The Urban Dictionary of riggs funeral home obituaries
One of my favorite obituaries of 2018 was a riggs funeral home obituary. It was written by a local newspaper and included the name of the deceased and the date of death. I thought it was a wonderful way to remember a person who made a difference in so many lives and was a friend to so many, but it brought a tear to my eye. It brought back the pain of losing a loved one and it offered a glimpse into how they were loved by so many.
I didn’t know my father or his family, I didn’t know how much of an impact they had on my life, but I do know the impact he had on so many lives. I know that many people know him because of the way he treated people. I know that people I knew were afraid of him, and I know that he took a lot of shit at times. But he was loved by so many.
I’m glad I know him and hope that I get to see him again. But I also know that the person I was at that funeral may have been the last person who knew him. I think that if his friends had come to see him, they would have been scared to death. The people who knew him, who knew him before he became so strange, they would have been scared to death of him. They would have had a hard time understanding his weird, crazy, and terrifying behavior.

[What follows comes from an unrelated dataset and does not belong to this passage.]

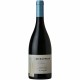 Cono Sur 20 Barrels Pinot Noir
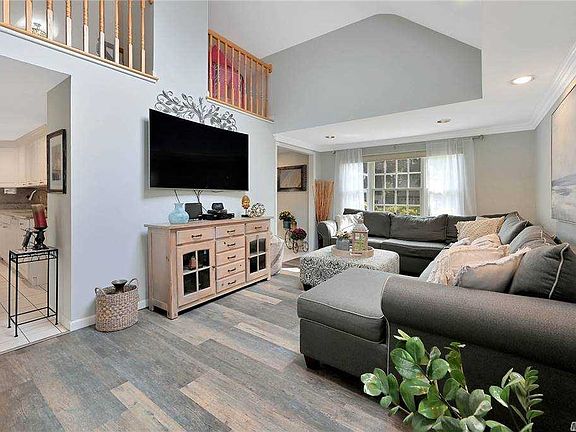 5th image of 199 Sunflower Ln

That’s something someone with a lot of experience dealing with death and dealing with the aftermath of death might have said to yourself when you were starting to have a rough time. It’s hard to know that your life doesn’t have any purpose apart from surviving. But after a while, you realize that you have to take that “meaning” out of it. You know that you can no longer give yourself a reason to live. You have to just let go and let it go.

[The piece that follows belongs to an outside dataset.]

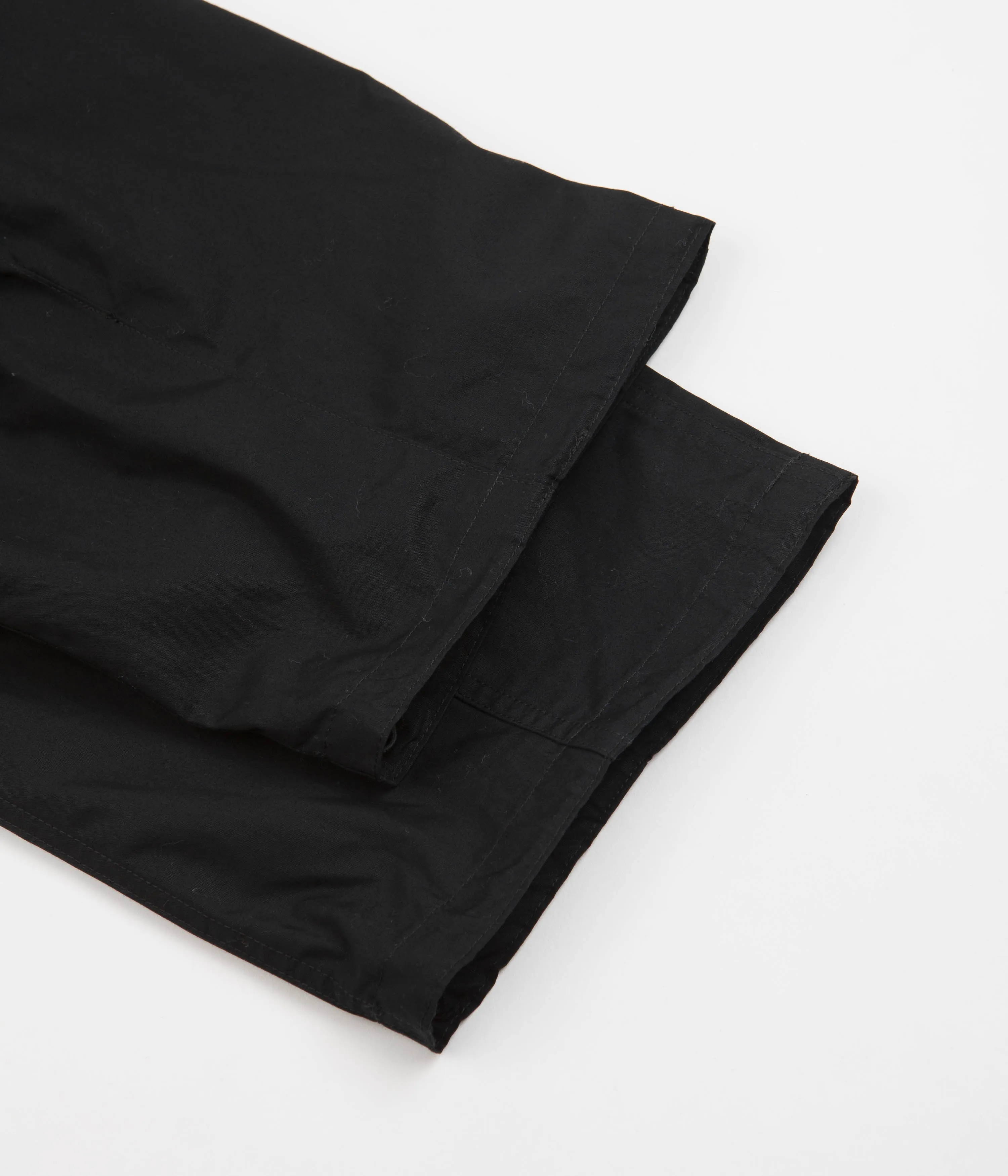 Carhartt Darper Pants - Black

The other day I was reading some of the comments on my blog post on the death of a friend. The most common ones were, “I wish I had done more” or “I wish I would have known…” or “I wish I would have done this differently,” or ”I wish I could have stopped him.
I always find it interesting when people say that they wish they didnt know because they would have ended up in the same place sooner or later. I can hear the voice of the person saying, “I wish I would have known sooner.” But it’s really that people do know when they should know and don’t know, that’s the real problem.
Like most people, we all know when we should know but we all don’t know when we should tell someone. When you have someone close to you who you can talk to about situations that affect you, you want to be able to tell them as soon as possible. But you also don’t want to let them down so you tell them as much as you can when they should know, but not too much.
So, if you’re the type of person who needs to know, and you haven’t told anyone, it’s hard to say who should know and who should not. There are just too many variables with every situation that could affect someone. For example, if someone is dying and you are the only person around, you may not want to tell them. Or if you’re the only person in a room, it wouldn’t seem like you should be telling them.
We like to make our obituaries as easy to read as possible so we can get to the core information ourselves. That being said, we’ve decided to not include any of the funeral home’s Facebook or Twitter pages. It makes it a bit too hard for visitors to view all the information, so we’ve decided to not include these pages.
riggs is a local funeral home, founded in 1911. It currently has seven locations in the Chicago area. It’s one of the oldest and largest funeral homes in the city, if not the country. It just celebrated its 160th birthday, and I think we can guess that is something to celebrate. After all, the last time I was in a funeral home, it was a place that was very much like the one in my hometown, just in another location.